- [WHAT IS EXPECTED]: Set the listing down unchanged, minus every embedded image.

Excerpts from a spatial dataset:
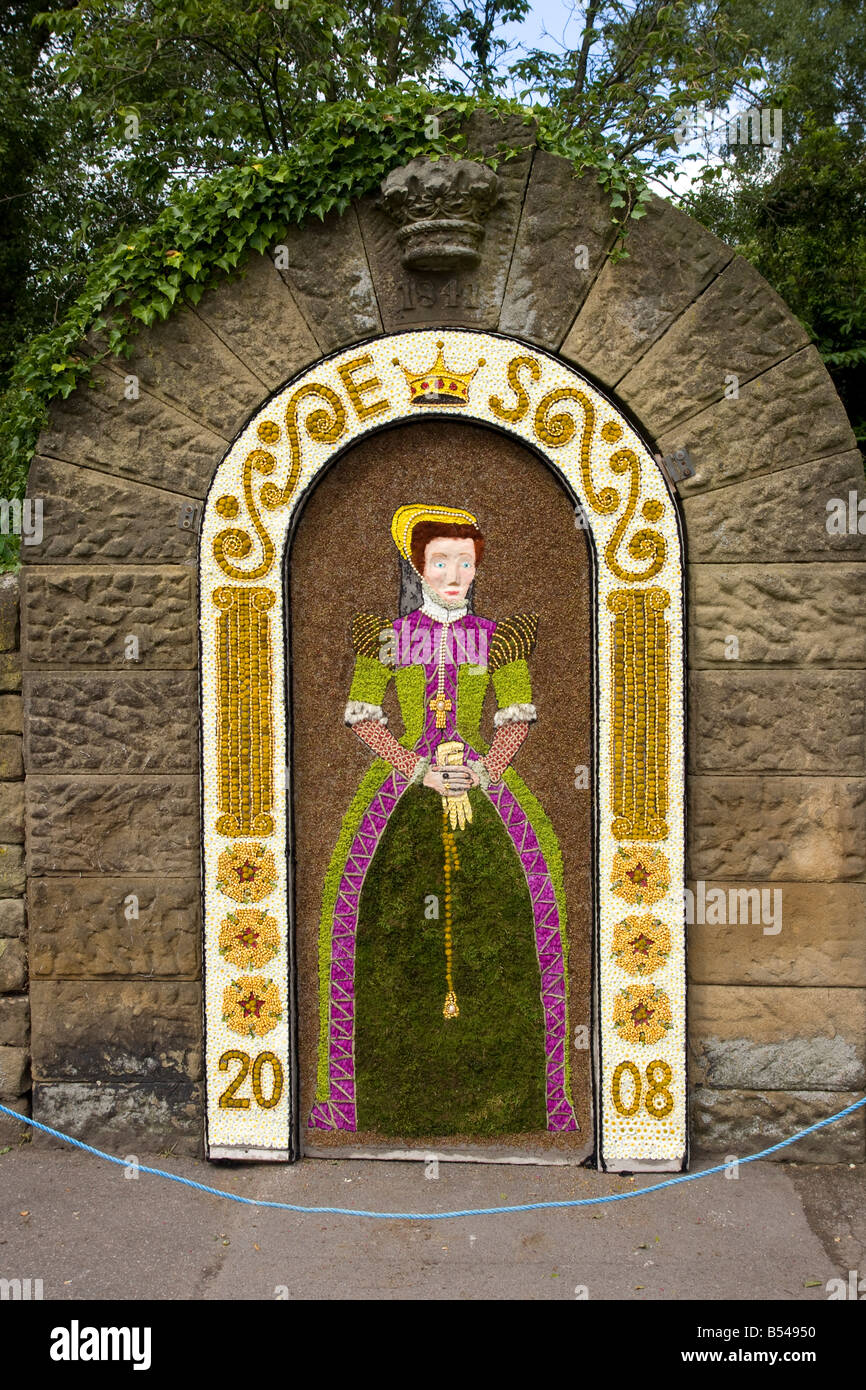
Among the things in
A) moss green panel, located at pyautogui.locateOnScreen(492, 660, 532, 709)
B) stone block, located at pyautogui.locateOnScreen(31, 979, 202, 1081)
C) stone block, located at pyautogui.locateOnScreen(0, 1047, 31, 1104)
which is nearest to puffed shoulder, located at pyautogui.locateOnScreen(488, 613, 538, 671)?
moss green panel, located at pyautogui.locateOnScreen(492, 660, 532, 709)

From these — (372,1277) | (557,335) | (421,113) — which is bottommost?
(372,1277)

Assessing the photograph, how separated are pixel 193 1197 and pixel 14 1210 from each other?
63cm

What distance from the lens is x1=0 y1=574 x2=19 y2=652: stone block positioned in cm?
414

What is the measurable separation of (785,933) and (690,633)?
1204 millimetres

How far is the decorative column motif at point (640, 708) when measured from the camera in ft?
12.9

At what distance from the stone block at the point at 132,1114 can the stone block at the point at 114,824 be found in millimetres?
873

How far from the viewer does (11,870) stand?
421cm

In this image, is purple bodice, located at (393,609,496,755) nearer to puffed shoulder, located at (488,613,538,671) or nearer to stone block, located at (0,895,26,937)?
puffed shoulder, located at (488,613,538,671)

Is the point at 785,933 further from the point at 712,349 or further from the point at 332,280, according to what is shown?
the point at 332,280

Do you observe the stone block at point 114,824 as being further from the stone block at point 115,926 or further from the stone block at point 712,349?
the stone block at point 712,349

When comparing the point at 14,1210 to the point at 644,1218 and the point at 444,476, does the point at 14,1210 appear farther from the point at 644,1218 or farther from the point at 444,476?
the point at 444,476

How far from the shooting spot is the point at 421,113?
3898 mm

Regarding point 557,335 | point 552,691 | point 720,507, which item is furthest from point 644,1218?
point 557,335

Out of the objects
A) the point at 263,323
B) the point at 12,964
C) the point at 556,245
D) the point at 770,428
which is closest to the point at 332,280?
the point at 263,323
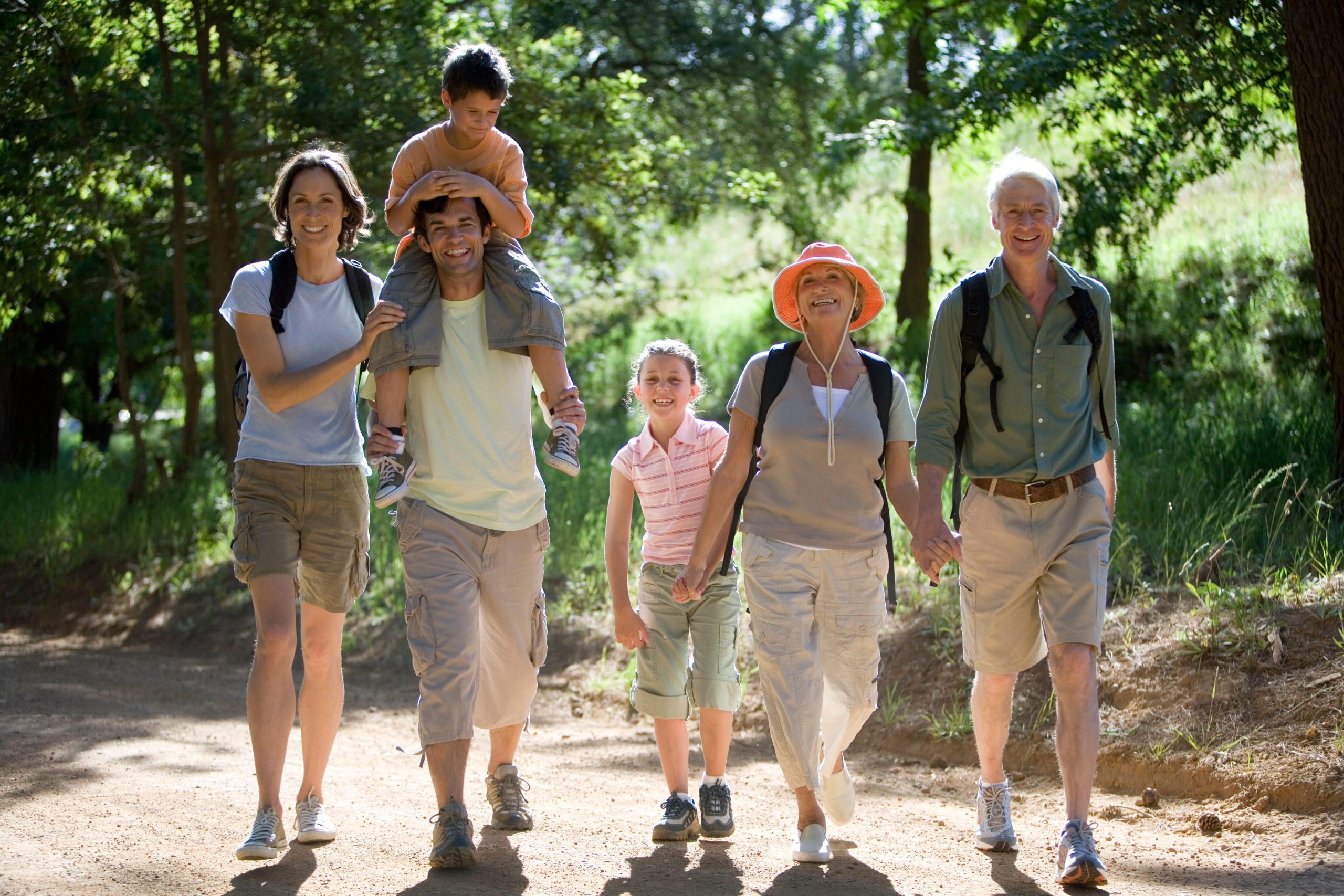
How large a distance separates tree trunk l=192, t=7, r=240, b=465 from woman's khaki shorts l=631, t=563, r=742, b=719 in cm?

- [FULL OUTPUT]:
Among the things in
A) moss green panel, located at pyautogui.locateOnScreen(492, 660, 532, 709)
B) stone block, located at pyautogui.locateOnScreen(31, 979, 202, 1081)
C) stone block, located at pyautogui.locateOnScreen(0, 1047, 31, 1104)
which is nearest to puffed shoulder, located at pyautogui.locateOnScreen(488, 613, 538, 671)?
moss green panel, located at pyautogui.locateOnScreen(492, 660, 532, 709)

From these — (372,1277) | (557,335) | (421,113) — which is bottommost?
(372,1277)

Assessing the photograph, how separated are pixel 193 1197 and pixel 14 1210 from each other?
63cm

What distance from the lens is x1=0 y1=574 x2=19 y2=652: stone block positioned in cm?
414

What is the measurable separation of (785,933) and (690,633)?
1204 millimetres

How far is the decorative column motif at point (640, 708) when measured from the camera in ft?
12.9

At what distance from the stone block at the point at 132,1114 can the stone block at the point at 114,824 be found in millimetres?
873

How far from the viewer does (11,870) stand?
421cm

In this image, is purple bodice, located at (393,609,496,755) nearer to puffed shoulder, located at (488,613,538,671) or nearer to stone block, located at (0,895,26,937)?
puffed shoulder, located at (488,613,538,671)

Is the point at 785,933 further from the point at 712,349 or further from the point at 332,280, according to what is shown?
the point at 332,280

Do you observe the stone block at point 114,824 as being further from the stone block at point 115,926 or further from the stone block at point 712,349?
the stone block at point 712,349

When comparing the point at 14,1210 to the point at 644,1218 and the point at 444,476, does the point at 14,1210 appear farther from the point at 644,1218 or farther from the point at 444,476?
the point at 444,476

How far from the shooting spot is the point at 421,113?
3898 mm

Regarding point 557,335 | point 552,691 | point 720,507, which item is furthest from point 644,1218?
point 557,335

Out of the objects
A) the point at 263,323
B) the point at 12,964
C) the point at 556,245
D) the point at 770,428
which is closest to the point at 332,280?
the point at 263,323
How large a distance separates tree trunk l=192, t=7, r=240, b=465 from woman's khaki shorts l=631, t=563, r=742, b=719 in cm?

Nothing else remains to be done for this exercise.